> [Text block]

-=-=-

From 9d1dcf880aa928524385d82baabc2ff262206f2e Mon Sep 17 00:00:00 2001
From: oobabooga <112222186+oobabooga@users.noreply.github.com>
Date: Fri, 31 Mar 2023 14:27:01 -0300
Subject: [PATCH 26/42] General improvements

---
 modules/llamacpp_model.py  | 29 ++++++++++++++---------------
 modules/text_generation.py | 22 ++--------------------
 requirements.txt           |  2 +-
 3 files changed, 17 insertions(+), 36 deletions(-)

diff --git a/modules/llamacpp_model.py b/modules/llamacpp_model.py
index f65ecb4e..6b9b1b52 100644
--- a/modules/llamacpp_model.py
+++ b/modules/llamacpp_model.py
@@ -1,10 +1,10 @@
-import os
 from pathlib import Path
-import modules.shared as shared
-from modules.callbacks import Iteratorize
 
 import llamacpp
 
+import modules.shared as shared
+from modules.callbacks import Iteratorize
+
 
 class LlamaCppTokenizer:
     """A thin wrapper over the llamacpp tokenizer"""
@@ -37,19 +37,19 @@ class LlamaCppModel:
 
         result = self()
         result.model = _model
+        result.params = params
 
         tokenizer = LlamaCppTokenizer.from_model(_model)
         return result, tokenizer
 
-    # TODO: Allow passing in params for each inference
-    def generate(self, context="", num_tokens=10, callback=None):
-        # params = self.params
-        # params.n_predict = token_count
-        # params.top_p = top_p
-        # params.top_k = top_k
-        # params.temp = temperature
-        # params.repeat_penalty = repetition_penalty
-        # params.repeat_last_n = repeat_last_n
+    def generate(self, context="", token_count=20, temperature=1, top_p=1, top_k=50, repetition_penalty=1, callback=None):
+        params = self.params
+        params.n_predict = token_count
+        params.top_p = top_p
+        params.top_k = top_k
+        params.temp = temperature
+        params.repeat_penalty = repetition_penalty
+        #params.repeat_last_n = repeat_last_n
 
         # model.params = params
         self.model.add_bos()
@@ -58,7 +58,7 @@ class LlamaCppModel:
         output = ""

-=-=-

> [Extracted material]

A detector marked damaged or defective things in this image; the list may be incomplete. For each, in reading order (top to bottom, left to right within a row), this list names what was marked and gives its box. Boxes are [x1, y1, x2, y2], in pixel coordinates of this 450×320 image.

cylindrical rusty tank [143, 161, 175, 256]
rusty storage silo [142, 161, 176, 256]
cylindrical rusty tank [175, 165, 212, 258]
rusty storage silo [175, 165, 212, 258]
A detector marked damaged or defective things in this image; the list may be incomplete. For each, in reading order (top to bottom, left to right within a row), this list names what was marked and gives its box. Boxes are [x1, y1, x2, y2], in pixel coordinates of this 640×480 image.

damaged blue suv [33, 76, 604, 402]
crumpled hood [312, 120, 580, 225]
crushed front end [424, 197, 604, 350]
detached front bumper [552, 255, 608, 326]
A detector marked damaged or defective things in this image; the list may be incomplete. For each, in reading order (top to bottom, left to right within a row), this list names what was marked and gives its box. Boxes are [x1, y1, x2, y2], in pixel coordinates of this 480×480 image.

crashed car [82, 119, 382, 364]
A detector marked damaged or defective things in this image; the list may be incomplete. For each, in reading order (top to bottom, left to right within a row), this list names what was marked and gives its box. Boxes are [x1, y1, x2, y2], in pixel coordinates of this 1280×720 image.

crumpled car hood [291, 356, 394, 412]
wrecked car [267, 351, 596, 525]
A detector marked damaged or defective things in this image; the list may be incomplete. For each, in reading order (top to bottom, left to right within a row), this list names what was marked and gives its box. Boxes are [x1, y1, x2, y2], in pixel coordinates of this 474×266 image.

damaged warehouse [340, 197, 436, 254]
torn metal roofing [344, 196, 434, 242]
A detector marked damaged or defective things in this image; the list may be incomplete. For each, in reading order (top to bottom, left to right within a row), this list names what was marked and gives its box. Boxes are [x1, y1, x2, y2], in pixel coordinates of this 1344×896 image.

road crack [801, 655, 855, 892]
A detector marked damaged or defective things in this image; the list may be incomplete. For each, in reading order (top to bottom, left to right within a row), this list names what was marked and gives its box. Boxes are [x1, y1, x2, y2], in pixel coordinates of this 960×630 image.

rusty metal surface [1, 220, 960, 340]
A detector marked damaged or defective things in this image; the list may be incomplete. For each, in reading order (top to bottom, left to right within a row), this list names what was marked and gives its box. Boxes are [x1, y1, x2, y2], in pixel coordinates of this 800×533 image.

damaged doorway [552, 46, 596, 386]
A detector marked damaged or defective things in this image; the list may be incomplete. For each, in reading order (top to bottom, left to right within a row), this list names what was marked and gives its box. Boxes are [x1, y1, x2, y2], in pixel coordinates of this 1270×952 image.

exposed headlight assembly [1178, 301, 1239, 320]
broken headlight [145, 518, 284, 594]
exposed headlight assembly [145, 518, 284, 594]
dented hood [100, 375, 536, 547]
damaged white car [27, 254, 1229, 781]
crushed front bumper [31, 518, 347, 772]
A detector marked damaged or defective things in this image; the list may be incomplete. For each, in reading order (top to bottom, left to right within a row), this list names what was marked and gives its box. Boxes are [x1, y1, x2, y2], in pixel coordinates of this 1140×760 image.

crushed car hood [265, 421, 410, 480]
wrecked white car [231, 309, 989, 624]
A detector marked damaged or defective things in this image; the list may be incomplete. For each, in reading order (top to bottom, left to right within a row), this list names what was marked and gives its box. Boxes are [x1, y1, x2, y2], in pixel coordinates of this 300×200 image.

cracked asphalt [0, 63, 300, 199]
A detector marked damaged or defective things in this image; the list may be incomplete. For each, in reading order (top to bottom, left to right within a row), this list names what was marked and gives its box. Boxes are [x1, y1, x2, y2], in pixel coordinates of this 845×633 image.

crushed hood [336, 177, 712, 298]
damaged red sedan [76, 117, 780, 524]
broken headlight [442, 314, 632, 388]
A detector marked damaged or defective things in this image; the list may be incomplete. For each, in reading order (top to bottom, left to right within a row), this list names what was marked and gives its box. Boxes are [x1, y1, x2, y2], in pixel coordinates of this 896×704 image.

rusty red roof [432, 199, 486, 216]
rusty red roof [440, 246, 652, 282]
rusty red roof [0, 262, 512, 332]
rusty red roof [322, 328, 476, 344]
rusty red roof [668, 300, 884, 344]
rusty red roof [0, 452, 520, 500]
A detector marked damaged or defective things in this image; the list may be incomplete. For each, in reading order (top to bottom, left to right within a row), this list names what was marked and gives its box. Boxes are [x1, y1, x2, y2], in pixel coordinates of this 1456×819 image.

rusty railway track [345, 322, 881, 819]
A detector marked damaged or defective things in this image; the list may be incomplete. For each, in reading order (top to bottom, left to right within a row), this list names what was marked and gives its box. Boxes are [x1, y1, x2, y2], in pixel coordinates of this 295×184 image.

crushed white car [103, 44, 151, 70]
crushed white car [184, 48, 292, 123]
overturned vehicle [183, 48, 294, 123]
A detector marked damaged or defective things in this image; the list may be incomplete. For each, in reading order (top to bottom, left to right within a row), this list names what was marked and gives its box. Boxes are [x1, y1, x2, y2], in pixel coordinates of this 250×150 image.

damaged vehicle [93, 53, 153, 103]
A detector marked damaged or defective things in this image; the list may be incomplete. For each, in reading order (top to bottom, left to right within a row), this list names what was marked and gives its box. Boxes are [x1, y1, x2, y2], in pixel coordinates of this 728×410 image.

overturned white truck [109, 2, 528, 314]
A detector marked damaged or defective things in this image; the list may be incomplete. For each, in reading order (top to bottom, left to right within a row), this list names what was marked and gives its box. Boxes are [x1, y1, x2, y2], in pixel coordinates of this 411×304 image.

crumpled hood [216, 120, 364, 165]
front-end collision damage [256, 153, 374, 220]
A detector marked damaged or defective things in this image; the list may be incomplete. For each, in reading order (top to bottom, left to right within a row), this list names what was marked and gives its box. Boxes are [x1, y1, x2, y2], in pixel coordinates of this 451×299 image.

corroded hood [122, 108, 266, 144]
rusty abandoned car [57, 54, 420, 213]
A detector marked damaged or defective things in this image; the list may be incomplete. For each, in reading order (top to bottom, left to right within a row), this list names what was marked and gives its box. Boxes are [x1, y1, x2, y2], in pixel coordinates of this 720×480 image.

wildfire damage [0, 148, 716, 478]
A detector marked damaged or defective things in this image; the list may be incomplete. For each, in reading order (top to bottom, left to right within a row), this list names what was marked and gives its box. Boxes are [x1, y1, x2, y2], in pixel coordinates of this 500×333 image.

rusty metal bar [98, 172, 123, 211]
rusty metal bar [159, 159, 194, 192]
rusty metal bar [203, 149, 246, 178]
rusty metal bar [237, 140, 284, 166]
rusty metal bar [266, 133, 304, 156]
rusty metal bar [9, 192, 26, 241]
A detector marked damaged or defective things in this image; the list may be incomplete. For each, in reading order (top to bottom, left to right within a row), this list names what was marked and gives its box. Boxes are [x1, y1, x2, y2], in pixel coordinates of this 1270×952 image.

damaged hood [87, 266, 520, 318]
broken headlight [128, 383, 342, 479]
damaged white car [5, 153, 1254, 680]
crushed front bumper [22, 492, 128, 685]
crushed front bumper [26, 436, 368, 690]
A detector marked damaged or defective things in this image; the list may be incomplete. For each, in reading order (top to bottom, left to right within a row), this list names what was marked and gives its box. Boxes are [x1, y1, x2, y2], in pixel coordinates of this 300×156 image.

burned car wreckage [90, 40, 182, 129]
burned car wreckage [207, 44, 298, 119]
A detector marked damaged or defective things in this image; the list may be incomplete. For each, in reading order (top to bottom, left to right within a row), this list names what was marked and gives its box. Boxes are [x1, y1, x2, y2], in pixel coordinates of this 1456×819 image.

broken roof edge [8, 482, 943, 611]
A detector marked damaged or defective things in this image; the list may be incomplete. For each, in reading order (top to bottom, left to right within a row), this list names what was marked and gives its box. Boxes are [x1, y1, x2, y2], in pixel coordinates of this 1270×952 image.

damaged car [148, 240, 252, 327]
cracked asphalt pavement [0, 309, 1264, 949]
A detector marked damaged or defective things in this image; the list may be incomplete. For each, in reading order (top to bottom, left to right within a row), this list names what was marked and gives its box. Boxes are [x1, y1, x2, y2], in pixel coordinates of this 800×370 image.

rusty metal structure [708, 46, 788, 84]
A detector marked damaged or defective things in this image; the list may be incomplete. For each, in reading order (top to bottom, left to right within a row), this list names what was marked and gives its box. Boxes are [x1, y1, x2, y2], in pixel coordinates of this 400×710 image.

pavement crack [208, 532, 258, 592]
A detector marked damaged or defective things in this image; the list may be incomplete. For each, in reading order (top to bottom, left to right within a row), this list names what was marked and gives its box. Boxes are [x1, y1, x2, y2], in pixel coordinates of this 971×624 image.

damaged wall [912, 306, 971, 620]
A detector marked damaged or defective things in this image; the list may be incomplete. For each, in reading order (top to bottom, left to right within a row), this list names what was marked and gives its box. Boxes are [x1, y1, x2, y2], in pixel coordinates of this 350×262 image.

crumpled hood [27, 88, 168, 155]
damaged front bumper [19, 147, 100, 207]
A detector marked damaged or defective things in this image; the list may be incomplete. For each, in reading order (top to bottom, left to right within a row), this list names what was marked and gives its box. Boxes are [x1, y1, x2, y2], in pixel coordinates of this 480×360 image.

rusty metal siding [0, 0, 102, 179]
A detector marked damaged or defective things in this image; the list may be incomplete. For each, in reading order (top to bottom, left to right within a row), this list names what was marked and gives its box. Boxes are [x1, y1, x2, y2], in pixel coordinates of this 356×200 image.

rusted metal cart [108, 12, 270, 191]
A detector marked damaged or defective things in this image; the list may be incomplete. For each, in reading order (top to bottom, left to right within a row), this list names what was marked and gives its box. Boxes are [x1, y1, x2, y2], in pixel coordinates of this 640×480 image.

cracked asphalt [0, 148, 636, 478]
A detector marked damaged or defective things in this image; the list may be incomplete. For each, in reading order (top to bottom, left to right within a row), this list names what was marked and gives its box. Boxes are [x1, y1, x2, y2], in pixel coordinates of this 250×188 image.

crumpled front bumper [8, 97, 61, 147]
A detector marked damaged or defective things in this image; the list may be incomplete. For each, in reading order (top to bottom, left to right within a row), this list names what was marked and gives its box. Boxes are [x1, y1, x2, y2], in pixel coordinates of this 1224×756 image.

-=-=-

> [Work item A]
Output the part of the patch starting with "From 9d1dcf880aa928524385d82baabc2ff262206f2e Mon" and going on through "insertions(+), 36 deletions(-)", copied character for character.
> [Work item B]
According to the patch, how many insertions and deletions does it make across its three files?
> [Work item C]
Translate the comment "Allow passing in params for each inference" from the patch into Spanish.

> [Task result A]
From 9d1dcf880aa928524385d82baabc2ff262206f2e Mon Sep 17 00:00:00 2001
From: oobabooga <112222186+oobabooga@users.noreply.github.com>
Date: Fri, 31 Mar 2023 14:27:01 -0300
Subject: [PATCH 26/42] General improvements

---
 modules/llamacpp_model.py  | 29 ++++++++++++++---------------
 modules/text_generation.py | 22 ++--------------------
 requirements.txt           |  2 +-
 3 files changed, 17 insertions(+), 36 deletions(-)

> [Task result B]
17 insertions and 36 deletions.

> [Task result C]
Permitir pasar parámetros para cada inferencia.